-- begin PROVIDED RECORDS --

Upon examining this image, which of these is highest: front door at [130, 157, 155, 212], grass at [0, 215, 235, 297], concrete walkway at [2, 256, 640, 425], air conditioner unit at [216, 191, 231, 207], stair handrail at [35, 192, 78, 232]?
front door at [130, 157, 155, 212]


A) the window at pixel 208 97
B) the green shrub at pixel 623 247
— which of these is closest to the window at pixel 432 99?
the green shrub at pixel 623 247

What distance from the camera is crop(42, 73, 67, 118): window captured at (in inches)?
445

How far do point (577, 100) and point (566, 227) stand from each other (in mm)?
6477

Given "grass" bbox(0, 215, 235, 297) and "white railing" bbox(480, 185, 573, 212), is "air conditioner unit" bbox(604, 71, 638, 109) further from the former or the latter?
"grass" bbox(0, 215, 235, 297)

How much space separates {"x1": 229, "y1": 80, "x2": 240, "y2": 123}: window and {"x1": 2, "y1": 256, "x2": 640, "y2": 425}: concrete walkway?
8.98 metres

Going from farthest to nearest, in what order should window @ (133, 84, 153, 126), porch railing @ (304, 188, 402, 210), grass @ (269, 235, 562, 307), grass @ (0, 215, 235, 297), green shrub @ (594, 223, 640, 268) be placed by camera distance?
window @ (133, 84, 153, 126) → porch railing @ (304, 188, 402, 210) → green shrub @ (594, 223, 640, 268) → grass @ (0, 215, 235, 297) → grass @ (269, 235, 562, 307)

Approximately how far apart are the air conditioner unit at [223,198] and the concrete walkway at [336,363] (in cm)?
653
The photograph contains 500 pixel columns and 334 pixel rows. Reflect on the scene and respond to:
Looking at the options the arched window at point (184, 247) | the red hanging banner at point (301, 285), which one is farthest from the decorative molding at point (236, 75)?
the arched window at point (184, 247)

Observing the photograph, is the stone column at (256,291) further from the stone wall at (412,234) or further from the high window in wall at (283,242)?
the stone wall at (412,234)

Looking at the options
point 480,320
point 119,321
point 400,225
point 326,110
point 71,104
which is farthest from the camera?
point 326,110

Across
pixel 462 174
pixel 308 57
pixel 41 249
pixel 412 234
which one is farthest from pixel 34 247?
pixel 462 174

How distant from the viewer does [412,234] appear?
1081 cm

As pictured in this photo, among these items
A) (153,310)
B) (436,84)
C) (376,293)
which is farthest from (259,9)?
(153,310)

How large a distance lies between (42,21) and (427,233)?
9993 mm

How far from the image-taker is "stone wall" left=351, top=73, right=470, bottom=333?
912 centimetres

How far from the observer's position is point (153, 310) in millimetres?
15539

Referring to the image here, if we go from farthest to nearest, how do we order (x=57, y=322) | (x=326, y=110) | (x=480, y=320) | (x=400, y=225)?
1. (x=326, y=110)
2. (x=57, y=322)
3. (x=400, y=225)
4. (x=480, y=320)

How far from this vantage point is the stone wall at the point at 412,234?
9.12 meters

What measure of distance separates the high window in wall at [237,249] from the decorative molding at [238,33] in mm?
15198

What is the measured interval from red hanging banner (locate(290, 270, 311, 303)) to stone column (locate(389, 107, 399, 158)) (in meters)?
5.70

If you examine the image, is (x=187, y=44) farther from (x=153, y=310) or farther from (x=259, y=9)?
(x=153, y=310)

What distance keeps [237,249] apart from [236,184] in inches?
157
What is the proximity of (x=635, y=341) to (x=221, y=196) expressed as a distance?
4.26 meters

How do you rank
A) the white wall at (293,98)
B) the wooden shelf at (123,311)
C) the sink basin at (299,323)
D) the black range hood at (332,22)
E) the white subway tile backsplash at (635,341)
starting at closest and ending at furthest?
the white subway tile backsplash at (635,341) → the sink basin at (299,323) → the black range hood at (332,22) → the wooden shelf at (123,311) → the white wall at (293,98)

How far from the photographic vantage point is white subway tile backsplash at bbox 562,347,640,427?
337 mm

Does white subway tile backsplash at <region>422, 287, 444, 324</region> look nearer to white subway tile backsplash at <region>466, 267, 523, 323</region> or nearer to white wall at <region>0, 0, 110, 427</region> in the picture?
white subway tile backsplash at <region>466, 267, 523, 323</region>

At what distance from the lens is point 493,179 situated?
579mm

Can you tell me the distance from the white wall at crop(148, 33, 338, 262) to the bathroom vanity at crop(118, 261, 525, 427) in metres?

-- end PROVIDED RECORDS --

WRITTEN REQUEST -> Return every line exactly.

SOLUTION TO THIS EXERCISE ->
Upon examining this image, which of these is highest: front door at [130, 157, 155, 212], grass at [0, 215, 235, 297], concrete walkway at [2, 256, 640, 425], air conditioner unit at [216, 191, 231, 207], stair handrail at [35, 192, 78, 232]?
front door at [130, 157, 155, 212]


A) the window at pixel 208 97
B) the green shrub at pixel 623 247
— which of these is closest to the window at pixel 432 99?
the green shrub at pixel 623 247

What distance from the camera is crop(42, 73, 67, 118): window captured at (in inches)?
445

How far do point (577, 100) and point (566, 227) stand from each other (in mm)?
6477

Given "grass" bbox(0, 215, 235, 297) and "white railing" bbox(480, 185, 573, 212), is "air conditioner unit" bbox(604, 71, 638, 109) further from the former or the latter?
"grass" bbox(0, 215, 235, 297)

How much space separates {"x1": 229, "y1": 80, "x2": 240, "y2": 123}: window and {"x1": 2, "y1": 256, "x2": 640, "y2": 425}: concrete walkway?
8.98 metres

Going from farthest to nearest, in what order should window @ (133, 84, 153, 126), porch railing @ (304, 188, 402, 210), grass @ (269, 235, 562, 307), grass @ (0, 215, 235, 297), green shrub @ (594, 223, 640, 268) be placed by camera distance?
window @ (133, 84, 153, 126) → porch railing @ (304, 188, 402, 210) → green shrub @ (594, 223, 640, 268) → grass @ (0, 215, 235, 297) → grass @ (269, 235, 562, 307)

Approximately how far apart are the air conditioner unit at [223,198] and the concrete walkway at [336,363] (in cm)?
653
The photograph contains 500 pixel columns and 334 pixel rows. Reflect on the scene and respond to:
Looking at the options the arched window at point (184, 247) | the red hanging banner at point (301, 285), which one is farthest from the decorative molding at point (236, 75)?
the arched window at point (184, 247)

Observing the photograph, is the stone column at (256,291) further from the stone wall at (412,234) or further from the high window in wall at (283,242)?
the stone wall at (412,234)

Looking at the options
point 480,320
point 119,321
point 400,225
point 326,110
point 71,104
which is farthest from the camera?
point 326,110

Across
pixel 462 174
pixel 308 57
pixel 41 249
pixel 412 234
which one is farthest from pixel 34 247?
pixel 462 174

How distant from the viewer does [412,234] appear?
1081 cm

As pictured in this photo, among these items
A) (153,310)
B) (436,84)
C) (376,293)
which is farthest from (259,9)?
(153,310)

How large a distance lies between (42,21) and (427,233)?
9993 mm

How far from the image-taker is "stone wall" left=351, top=73, right=470, bottom=333?
912 centimetres

How far from the observer's position is point (153, 310) in millimetres?
15539

Referring to the image here, if we go from farthest to nearest, how do we order (x=57, y=322) | (x=326, y=110) | (x=480, y=320) | (x=400, y=225)?
1. (x=326, y=110)
2. (x=57, y=322)
3. (x=400, y=225)
4. (x=480, y=320)

How far from this vantage point is the stone wall at the point at 412,234?
9.12 meters

What measure of distance separates the high window in wall at [237,249] from the decorative molding at [238,33] in mm?
15198

What is the measured interval from red hanging banner (locate(290, 270, 311, 303)) to stone column (locate(389, 107, 399, 158)) (in meters)?
5.70

If you examine the image, is (x=187, y=44) farther from (x=153, y=310) or farther from (x=259, y=9)?
(x=153, y=310)

What distance keeps [237,249] apart from [236,184] in inches?
157
What is the proximity of (x=635, y=341) to (x=221, y=196) expressed as a distance?
4.26 meters

How do you rank
A) the white wall at (293,98)
B) the wooden shelf at (123,311)
C) the sink basin at (299,323)
D) the black range hood at (332,22)
E) the white subway tile backsplash at (635,341)
starting at closest and ending at furthest?
the white subway tile backsplash at (635,341) → the sink basin at (299,323) → the black range hood at (332,22) → the wooden shelf at (123,311) → the white wall at (293,98)

How far from the photographic vantage point is white subway tile backsplash at bbox 562,347,640,427?
337 mm

Does white subway tile backsplash at <region>422, 287, 444, 324</region> look nearer to white subway tile backsplash at <region>466, 267, 523, 323</region> or nearer to white wall at <region>0, 0, 110, 427</region> in the picture?
white subway tile backsplash at <region>466, 267, 523, 323</region>

At what distance from the lens is point 493,179 situated?
579mm

Can you tell me the distance from the white wall at crop(148, 33, 338, 262) to the bathroom vanity at crop(118, 261, 525, 427) in metres?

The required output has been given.